15 thoughts on “Day 12 Blog June – Ennui

  1. Vernia Bullivant

    Oh – how frustrating for you Rachel .. I can relate a little bit to your dilemma. When I returned from America in 1970, newly separated and with a 9 month old baby, .. I left a “high flying” job as a Personnel Officer with the World Bank in Washington DC. I got a job as secretary to the Manager of the Surfers Paradise Hotel. I was bored shitless. I counted each days’ takings, and banked it, I helped the girl in Liquor control type up her grog order forms (to keep myself a bit busy), and then I got my brother to ship down huge cartons of his bulk vitamins, and containers, and I would sit at my desk and pack vitamins for my brother’s shop, and watch TV (my office was in one of the hotel guest rooms) for the rest of the day. Then suddenly Eddie Kornhauser bought the hotel and was going to develop it into the $150 million Paradise Centre project and I was Secretary/Admin. Assistant to the Project Manager. What a change … I worked massive hours (my boss dictated masses and masses of shorthand and also used the dictaphone when driving too and from his home in Beenleigh, and every night I would sit at home typing on my own typewriter – until midnight most nights, getting all the work done ready for the next day’s onslaught. But I loved it. I was Queen Bee for the Project Manager and a team of about 50 consultants (architects, engineers etc etc etc). On top of that my boss was the Gold Coast Liaison Officer for the Commonwealth Games to be held in 1982 so we did an awful lot of fund-raising and raising awareness in the years leading up to that. I enjoyed that too – organising all those functions was my social life in those days.
    I guess what I’m saying is to keep positive, keep your eyes open, but I’m sure something more stimulating will land in your lap real soon. I sure hope so … I can understand how frustrated you must be, not being able to utilise all your skills.

  2. Fiona Doyle

    Beautifully written, Rach. I know it has been a challenging environment to work in over the past 6 or 7 years. You’ve done an amazing job. As your friend I have seen the way you’ve weathered the winds of change in your position. As your colleague I have witnessed first-hand your professionalism and dedication to your job. Despite the changes you’ve faced you’ve always been right on top of everything. When others might have dropped their bundle, you didn’t.

    Whatever the future holds for you I know that you have the strength and tenacity to cope with whatever may come your way. You are an asset to any organisation…in any capacity you choose! And you are a wonderful person.

  3. Kate

    Thanks for sharing about this Rach. I think it’s highly likely that you are not alone in this situation and I think your sharing about it will help other people.

    If you ever want to brainstorm options or bounce ideas around with someone, please let me know.

    xx

    1. Rachel Post author

      Thanks Kate.

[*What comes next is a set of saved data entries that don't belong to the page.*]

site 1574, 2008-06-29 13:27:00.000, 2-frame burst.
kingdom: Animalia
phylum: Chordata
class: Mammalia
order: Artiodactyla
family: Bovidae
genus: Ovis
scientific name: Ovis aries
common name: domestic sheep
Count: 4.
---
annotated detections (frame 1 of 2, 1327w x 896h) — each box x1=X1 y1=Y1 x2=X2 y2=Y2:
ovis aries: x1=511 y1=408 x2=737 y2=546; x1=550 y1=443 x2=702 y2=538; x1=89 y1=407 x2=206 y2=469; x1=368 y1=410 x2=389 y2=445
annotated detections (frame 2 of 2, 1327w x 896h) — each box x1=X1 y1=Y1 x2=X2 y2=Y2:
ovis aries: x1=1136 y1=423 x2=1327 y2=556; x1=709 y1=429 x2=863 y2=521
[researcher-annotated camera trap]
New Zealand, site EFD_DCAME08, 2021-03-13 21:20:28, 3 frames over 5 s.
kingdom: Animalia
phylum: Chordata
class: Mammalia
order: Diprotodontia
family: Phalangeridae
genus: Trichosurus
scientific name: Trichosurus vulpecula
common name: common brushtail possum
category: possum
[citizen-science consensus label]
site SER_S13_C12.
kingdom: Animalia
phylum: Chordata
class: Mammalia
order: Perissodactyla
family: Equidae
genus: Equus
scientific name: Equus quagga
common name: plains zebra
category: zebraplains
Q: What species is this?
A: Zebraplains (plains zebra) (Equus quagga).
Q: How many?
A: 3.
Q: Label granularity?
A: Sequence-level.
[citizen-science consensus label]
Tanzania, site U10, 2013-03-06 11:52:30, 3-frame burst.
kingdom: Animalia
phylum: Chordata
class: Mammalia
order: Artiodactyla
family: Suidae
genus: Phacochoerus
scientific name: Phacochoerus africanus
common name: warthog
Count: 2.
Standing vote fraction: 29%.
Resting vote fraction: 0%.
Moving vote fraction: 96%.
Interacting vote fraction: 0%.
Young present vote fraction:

I may take you up on your offer to brainstorm with. Let me know when you are not so busy. I don’t want to be a burden when you have a heavy workload.

      1. Kate

        It wouldn’t be a burden, but a pleasure! We’re just finishing up the semester so give me a shout in a couple of weeks and we can chat!

    1. Rachel Post author

      Thanks. I have really enjoyed #blogjune this year, more so than in the past. It has given me a buzz that I have been lacking of late.

  4. Tania

    Sorry to hear about all this Rach. You’ve written well and without acrimony and that’s highly commendable. Stay positive xx

    1. Rachel Post author

      Thanks Tania. It was good to get it out. More cathartic than I thought it would be.